Clinicians regularly debate the proper treatment of various conditions, whether hypertension, diabetes, or pain. Patients and clinical contexts vary; there is no one right way to treat any single medical condition. Lacking any medical background, the DEA and other law enforcement agents fail to appreciate this.
Fortunately, all nine Supreme Court justices did. The majority opinion stated, “the Government must prove beyond a reasonable doubt that the defendant knowingly or intentionally acted in an unauthorized manner.” The newly formed New England Prescription Opioid Strike Force should heed the Court’s instructions.
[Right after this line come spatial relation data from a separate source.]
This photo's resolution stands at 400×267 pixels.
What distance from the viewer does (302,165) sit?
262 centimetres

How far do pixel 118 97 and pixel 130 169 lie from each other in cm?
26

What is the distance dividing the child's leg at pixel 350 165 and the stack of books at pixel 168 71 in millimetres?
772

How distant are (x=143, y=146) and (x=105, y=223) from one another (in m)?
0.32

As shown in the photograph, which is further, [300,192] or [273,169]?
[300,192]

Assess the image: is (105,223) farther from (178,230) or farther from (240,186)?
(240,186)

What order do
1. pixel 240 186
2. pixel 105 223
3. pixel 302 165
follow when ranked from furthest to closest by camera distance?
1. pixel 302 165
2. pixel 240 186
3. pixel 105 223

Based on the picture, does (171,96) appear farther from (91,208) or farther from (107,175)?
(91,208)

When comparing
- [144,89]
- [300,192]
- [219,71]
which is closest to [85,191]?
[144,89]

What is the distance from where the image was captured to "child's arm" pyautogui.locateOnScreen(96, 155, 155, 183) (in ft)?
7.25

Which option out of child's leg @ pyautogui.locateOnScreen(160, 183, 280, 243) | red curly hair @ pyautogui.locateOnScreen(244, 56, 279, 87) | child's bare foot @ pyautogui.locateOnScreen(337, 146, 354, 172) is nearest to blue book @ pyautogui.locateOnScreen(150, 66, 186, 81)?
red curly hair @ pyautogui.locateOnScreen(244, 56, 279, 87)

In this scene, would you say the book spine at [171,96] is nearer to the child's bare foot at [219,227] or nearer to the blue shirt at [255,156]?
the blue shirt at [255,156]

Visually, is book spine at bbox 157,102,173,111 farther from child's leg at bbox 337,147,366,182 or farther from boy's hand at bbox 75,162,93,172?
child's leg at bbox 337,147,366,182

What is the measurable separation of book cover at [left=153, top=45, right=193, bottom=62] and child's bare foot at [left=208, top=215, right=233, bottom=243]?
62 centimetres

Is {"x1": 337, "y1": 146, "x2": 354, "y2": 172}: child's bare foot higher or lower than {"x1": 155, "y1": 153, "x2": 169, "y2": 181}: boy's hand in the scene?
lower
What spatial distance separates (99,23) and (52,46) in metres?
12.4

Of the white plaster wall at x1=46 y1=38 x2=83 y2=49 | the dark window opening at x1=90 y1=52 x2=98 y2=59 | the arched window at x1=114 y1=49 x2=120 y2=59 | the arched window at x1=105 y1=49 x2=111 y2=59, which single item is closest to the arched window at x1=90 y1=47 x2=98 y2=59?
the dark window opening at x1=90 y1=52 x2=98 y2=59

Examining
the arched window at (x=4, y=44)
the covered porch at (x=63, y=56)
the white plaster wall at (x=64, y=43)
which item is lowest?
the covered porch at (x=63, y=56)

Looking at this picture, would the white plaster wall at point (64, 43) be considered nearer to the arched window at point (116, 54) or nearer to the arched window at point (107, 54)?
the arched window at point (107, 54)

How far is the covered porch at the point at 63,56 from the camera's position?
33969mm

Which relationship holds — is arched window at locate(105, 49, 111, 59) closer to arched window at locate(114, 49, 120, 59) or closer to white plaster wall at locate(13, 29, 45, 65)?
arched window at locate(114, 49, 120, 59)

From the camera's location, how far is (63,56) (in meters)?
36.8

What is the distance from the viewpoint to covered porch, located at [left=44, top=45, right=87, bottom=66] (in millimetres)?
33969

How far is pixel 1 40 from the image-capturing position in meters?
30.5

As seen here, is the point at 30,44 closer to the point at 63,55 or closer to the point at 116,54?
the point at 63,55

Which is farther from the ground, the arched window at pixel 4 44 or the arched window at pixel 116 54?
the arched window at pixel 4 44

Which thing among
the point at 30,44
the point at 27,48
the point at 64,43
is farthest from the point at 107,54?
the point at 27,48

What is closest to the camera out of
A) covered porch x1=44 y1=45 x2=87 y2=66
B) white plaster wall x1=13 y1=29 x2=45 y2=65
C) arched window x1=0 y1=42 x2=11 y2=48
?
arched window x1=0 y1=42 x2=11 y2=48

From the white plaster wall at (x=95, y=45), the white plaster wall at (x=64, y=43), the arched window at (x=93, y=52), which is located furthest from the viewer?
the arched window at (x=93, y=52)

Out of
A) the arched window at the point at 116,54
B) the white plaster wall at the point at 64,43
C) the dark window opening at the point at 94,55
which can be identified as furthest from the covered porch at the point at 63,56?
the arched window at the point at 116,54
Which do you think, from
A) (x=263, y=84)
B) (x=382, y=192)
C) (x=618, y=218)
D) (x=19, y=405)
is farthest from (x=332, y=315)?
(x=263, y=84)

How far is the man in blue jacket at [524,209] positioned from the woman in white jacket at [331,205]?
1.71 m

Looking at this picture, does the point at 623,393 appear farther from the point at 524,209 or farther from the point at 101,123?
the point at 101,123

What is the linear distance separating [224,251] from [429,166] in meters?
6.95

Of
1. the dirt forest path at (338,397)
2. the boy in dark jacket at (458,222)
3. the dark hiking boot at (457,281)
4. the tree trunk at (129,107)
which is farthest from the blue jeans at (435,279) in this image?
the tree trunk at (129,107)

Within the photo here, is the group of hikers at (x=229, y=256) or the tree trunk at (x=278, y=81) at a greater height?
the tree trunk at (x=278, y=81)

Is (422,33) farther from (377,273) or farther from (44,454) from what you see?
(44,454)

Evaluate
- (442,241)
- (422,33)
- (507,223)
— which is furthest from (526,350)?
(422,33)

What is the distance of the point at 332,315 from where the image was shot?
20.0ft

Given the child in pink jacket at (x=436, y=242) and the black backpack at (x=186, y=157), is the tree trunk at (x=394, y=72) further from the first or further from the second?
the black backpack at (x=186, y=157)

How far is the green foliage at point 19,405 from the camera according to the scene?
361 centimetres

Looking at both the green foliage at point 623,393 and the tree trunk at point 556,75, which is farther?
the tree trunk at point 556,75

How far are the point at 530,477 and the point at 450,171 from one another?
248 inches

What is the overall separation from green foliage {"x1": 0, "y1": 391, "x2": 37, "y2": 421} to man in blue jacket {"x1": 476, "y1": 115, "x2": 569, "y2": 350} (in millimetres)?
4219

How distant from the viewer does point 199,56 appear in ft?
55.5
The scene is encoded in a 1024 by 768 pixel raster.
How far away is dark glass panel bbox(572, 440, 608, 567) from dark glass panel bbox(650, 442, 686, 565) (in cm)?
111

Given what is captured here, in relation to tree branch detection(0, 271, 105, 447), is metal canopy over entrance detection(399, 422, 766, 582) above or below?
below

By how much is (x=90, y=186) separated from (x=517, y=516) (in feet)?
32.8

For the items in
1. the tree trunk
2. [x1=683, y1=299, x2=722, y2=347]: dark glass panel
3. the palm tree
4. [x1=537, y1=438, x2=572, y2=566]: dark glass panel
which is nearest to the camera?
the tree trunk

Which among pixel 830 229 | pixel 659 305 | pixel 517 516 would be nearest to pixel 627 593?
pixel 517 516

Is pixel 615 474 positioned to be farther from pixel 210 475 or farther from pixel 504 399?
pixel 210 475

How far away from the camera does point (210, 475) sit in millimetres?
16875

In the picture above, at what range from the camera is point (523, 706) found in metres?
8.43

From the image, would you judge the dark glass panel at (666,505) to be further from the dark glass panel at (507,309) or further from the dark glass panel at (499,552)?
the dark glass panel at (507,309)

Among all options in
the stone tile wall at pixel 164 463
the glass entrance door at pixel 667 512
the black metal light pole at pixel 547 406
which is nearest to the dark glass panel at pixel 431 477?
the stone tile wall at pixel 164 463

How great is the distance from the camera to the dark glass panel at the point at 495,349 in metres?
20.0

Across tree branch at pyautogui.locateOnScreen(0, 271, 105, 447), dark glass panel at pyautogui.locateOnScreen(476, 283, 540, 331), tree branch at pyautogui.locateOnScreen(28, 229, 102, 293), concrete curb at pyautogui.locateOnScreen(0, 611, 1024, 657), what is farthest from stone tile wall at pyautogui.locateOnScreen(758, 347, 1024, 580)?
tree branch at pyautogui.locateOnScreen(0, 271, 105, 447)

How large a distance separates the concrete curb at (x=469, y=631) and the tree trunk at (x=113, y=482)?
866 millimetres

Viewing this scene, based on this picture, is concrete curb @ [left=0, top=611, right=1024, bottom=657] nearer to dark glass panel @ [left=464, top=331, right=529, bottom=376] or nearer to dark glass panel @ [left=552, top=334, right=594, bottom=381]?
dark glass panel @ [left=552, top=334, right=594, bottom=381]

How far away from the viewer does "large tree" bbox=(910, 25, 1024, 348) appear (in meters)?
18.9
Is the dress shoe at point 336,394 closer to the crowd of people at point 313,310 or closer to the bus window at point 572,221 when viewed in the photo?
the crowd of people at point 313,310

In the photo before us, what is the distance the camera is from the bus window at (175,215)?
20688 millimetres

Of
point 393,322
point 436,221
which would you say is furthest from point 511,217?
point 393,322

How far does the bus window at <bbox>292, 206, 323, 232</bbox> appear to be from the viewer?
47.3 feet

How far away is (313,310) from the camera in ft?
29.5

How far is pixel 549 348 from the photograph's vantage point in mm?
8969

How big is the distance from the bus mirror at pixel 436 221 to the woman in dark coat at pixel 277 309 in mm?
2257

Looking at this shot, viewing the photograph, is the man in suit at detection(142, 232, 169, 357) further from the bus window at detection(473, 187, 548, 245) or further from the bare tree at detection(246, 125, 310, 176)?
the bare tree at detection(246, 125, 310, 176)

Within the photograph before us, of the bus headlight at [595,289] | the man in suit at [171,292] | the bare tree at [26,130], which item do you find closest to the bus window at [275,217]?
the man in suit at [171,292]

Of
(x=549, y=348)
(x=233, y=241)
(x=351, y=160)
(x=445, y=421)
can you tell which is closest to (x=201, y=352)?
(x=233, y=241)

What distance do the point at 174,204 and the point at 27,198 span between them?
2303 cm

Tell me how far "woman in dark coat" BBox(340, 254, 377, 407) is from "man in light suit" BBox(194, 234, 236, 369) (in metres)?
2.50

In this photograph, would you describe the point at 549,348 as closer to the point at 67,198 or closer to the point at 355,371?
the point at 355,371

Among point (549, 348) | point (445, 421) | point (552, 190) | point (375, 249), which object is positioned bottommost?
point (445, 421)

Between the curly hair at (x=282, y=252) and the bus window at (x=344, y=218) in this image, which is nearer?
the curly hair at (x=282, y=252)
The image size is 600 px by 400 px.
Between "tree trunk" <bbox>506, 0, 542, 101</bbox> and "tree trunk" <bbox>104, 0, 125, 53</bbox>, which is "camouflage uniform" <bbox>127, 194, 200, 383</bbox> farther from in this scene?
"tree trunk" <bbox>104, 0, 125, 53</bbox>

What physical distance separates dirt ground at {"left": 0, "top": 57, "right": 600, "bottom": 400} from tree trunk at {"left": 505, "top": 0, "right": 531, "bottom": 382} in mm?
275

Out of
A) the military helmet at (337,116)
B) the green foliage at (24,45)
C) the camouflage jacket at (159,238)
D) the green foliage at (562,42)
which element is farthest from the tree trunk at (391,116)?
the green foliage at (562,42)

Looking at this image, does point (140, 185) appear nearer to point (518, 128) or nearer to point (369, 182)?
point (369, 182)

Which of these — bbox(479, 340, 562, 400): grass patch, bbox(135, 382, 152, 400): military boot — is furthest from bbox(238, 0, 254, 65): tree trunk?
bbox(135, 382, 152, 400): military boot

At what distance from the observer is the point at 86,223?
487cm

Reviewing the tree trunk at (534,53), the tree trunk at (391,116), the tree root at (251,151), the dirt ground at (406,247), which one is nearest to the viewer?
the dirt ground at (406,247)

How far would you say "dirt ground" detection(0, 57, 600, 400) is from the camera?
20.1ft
The Supreme Court’s decision is a good start. Lawmakers can build on it by requiring a warrant from the courts before police or the DEA go snooping through drug prescribing databases. Nineteen states already require this. If police officers find no evidence of a crime yet believe a practitioner’s prescribing patterns fall outside the norm, they should only be allowed to report it to a state licensing board for investigation and possible discipline.
Until federal and state lawmakers stop cops from overseeing the practice of medicine, doctors will fear treating pain, and millions will suffer needlessly.